The Next Frontier: Computer Vision on 3D Data

Ofir Zuk (Chakon)

19/10/2022

9 Min read

Or Litany currently works as a senior research scientist at Nvidia. He earned his BSC in physics and mathematics from Hebrew University and his master’s degree from the Technion. After that, he went on to do his PhD at Tel Aviv University, where he worked on analyzing 3D data with graph neural networks. For his postdoc, Or attended Stanford University where he pushed the cutting edge of 3D data analysis. Or is an extremely accomplished researcher with research that focuses on 3D deep learning for scene understanding, point cloud analysis and shape analysis.

This transcript has been edited for length and clarity. Listen to the full episode here.

Why is 3D Important?

Or Litany: Why is 3D important? I think different fields will give different answers. One could say it’s just interesting, maybe because it’s harder, but really the world is mostly 3D.

Why are we even doing computer vision? A lot of it, not all of it, of course not all of it, but a lot of it is about having machines help us understand the world or understand the world themselves and act in it. And if the world is 3D, then they need, even if implicitly, even if not explicitly, they need to be able to understand this readiness of the world.

You don’t want machines to see just the front surface of a person. Assume that person is cardboard, right? You want them to assume that the person has some depth, right? And that’s bias that you have to bake in it.

So that’s one, right? We need understanding that somewhere inside the machinery is 3D, then comes natural data that comes in 3D. We wanna see how far things are. We have LIDARs for that. We have depth images for that, and that’s a different type of data to work on.

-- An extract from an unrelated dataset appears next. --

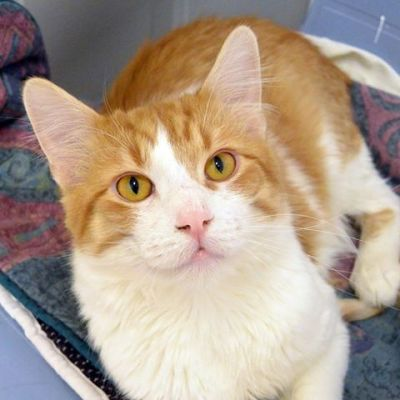 Cat Adoption- Meet Glen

LIDAR is very different than pixels.

That’s just the way the raw information comes out of the sensor. And much like we have machinery to process pixels, we need to develop machineries to process point clouds.

So that’s, you could call it 3D imagining – what a scene would look like from another perspective – that’s 3D. So we need it everywhere from robots cleaning our house and assisting us in various activities.

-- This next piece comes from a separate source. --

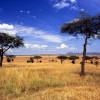 Заповедник Серенгети в Африке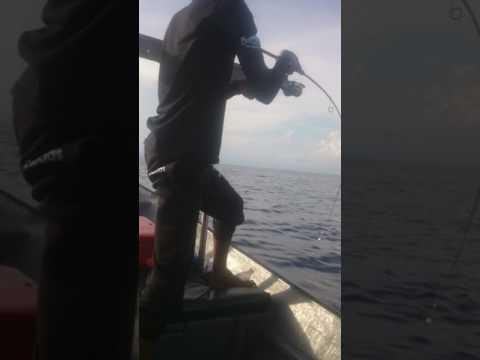 Jigging tenggiri 15.8kg pulau tenggol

3D Generative Models in the Future

Or Litany: I’m thinking about these, about it a lot these days. We are seeing those images and Dall-E and it’s just remarkable. I remember myself reading the first paper and thinking, oh this is a super cool idea. But look at those rooms, they look terrible. You know, there were some bedrooms there and I was like this is ages from working.

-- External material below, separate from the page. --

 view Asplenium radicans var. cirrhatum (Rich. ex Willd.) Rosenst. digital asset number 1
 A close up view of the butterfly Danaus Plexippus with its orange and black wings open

And, I was very wrong. Now I’m looking at images and in certain classes like faces, I know people can say that they can tell the difference between AI generated and they can solve deep, fake and stuff. But, to my eyes, they all look amazing. You know, they just look real. So really the progress, and whether it’s GS or diffusion models, really the machinery has evolved very quickly, but it’s also in a lot of ways, very much driven by huge amounts of data.

So this race for more compute and more data just keeps proving itself time after time after time and I’m ignoring all the frustrating aspects of it and saying, and focusing on the good, the good is that for a lot of time now, we’ve been, as a society, collecting lots of images and lots of text that comes with those images.

And also the machinery to process this data as raw as possible, and now generate them – make them out of thin air, just create beautiful images. And that is controllable by text queries. And one reason you could say is because we don’t have, or we now only recently started having, 3D scanners in our pockets.

So given that we had digital cameras in our pockets for at least a decade, now it’s gonna take a while. It’ll start emerging, we’ll see more and more people uploading their scanned models to the internet and then maybe tagging them, writing some stuff about them. And I’m not talking about artists uploading models to the cloud.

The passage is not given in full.